* _GIVEN INSTRUCTION_: Locate each line below that contains the word "embroidery" and copy those lines out.

+ + + + +

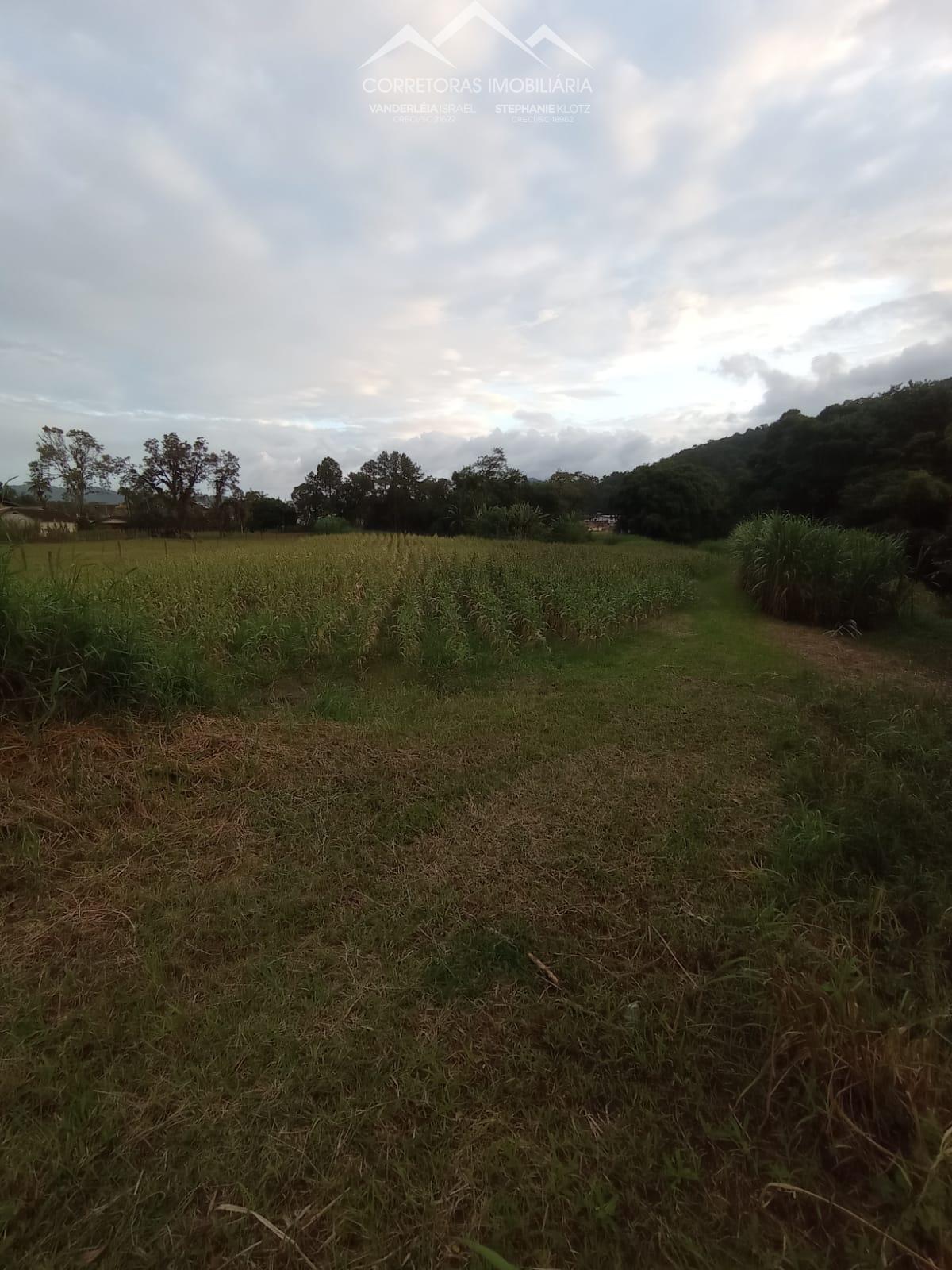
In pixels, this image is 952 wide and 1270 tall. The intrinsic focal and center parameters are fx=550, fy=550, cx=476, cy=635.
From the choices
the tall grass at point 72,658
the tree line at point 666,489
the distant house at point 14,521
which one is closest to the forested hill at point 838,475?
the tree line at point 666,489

+ + + + +

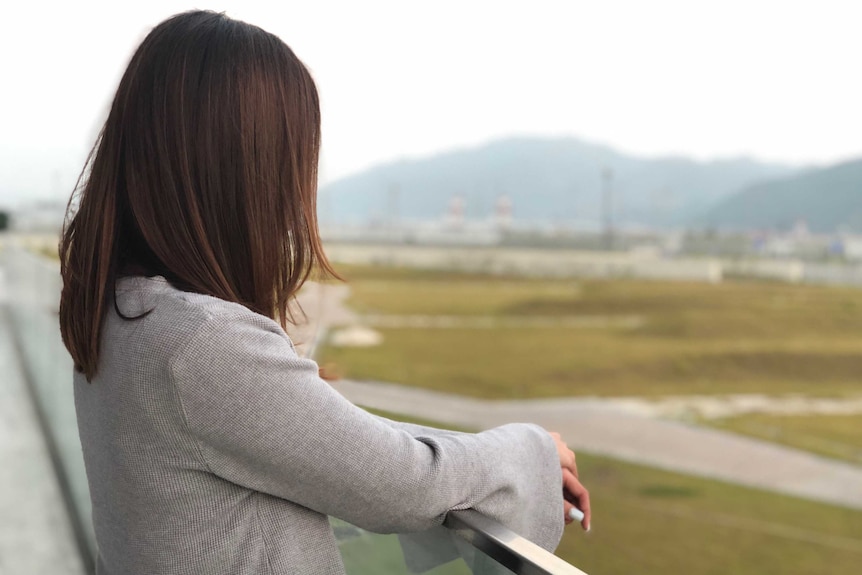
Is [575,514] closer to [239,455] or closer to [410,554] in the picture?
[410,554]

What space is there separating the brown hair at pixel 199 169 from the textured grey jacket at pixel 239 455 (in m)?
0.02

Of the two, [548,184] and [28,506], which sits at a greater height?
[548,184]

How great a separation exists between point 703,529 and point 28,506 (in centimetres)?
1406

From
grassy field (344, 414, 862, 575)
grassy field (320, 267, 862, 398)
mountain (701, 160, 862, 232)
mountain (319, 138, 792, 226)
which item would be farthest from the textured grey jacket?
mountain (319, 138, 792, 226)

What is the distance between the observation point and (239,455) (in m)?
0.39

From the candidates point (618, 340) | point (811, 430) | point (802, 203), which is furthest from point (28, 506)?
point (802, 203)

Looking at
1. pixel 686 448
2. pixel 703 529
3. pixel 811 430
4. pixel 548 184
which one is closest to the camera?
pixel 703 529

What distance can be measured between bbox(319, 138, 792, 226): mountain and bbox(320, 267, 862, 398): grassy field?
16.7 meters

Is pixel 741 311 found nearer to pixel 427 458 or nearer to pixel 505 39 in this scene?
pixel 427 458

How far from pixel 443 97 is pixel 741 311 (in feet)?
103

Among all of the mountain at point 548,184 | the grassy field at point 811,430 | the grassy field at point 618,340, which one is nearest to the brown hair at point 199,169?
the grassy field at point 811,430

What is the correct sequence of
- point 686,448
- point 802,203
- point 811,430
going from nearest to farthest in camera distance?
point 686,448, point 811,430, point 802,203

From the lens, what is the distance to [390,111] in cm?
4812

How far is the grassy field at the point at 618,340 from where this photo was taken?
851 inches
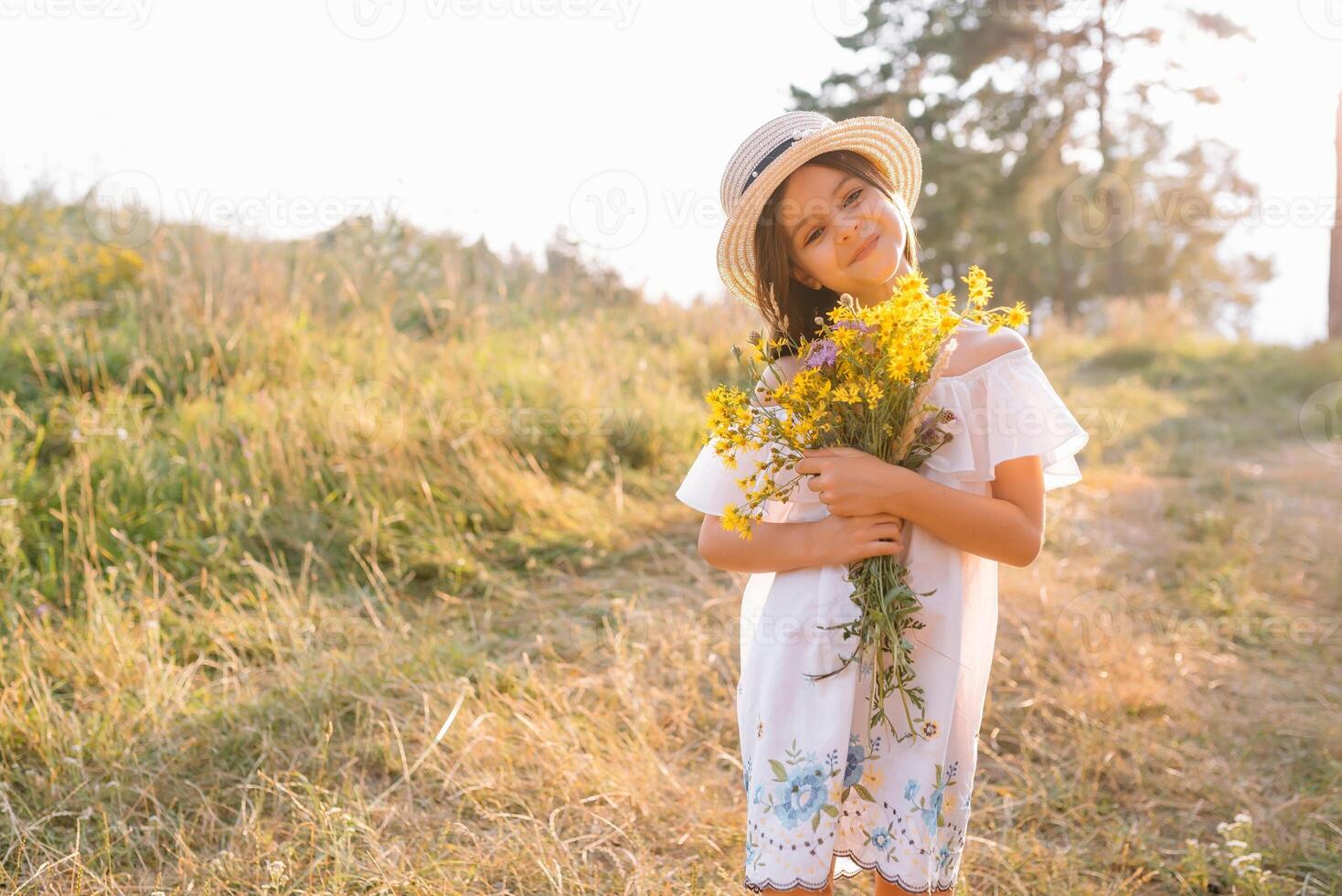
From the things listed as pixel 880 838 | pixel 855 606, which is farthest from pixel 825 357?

+ + + + +

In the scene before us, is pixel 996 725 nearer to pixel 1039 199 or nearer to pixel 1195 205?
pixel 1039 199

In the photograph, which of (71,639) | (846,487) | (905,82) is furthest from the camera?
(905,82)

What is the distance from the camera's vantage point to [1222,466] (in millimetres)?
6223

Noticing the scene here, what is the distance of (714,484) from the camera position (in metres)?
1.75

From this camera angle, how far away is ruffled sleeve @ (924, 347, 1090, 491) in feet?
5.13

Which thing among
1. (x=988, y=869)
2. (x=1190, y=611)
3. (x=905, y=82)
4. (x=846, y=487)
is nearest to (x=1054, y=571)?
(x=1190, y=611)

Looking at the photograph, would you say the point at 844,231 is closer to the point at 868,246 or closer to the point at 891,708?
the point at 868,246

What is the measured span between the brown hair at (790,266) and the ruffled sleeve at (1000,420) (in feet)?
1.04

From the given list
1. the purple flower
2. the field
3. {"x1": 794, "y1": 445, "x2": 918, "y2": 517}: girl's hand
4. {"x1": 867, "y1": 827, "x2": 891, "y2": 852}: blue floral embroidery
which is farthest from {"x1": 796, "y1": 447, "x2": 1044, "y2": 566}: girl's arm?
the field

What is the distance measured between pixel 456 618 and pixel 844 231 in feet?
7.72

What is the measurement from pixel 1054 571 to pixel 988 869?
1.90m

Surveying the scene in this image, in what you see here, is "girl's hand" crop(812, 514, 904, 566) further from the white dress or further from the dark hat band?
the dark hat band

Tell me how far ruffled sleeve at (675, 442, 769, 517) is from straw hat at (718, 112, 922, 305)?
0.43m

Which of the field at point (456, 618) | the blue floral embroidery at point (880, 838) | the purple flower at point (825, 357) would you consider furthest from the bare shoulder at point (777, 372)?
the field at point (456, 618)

+ + + + +

* _TASK OUTPUT_:
4. {"x1": 867, "y1": 827, "x2": 891, "y2": 852}: blue floral embroidery
Which of the field at point (456, 618) | the blue floral embroidery at point (880, 838) | the purple flower at point (825, 357) would you consider furthest from the bare shoulder at point (777, 372)?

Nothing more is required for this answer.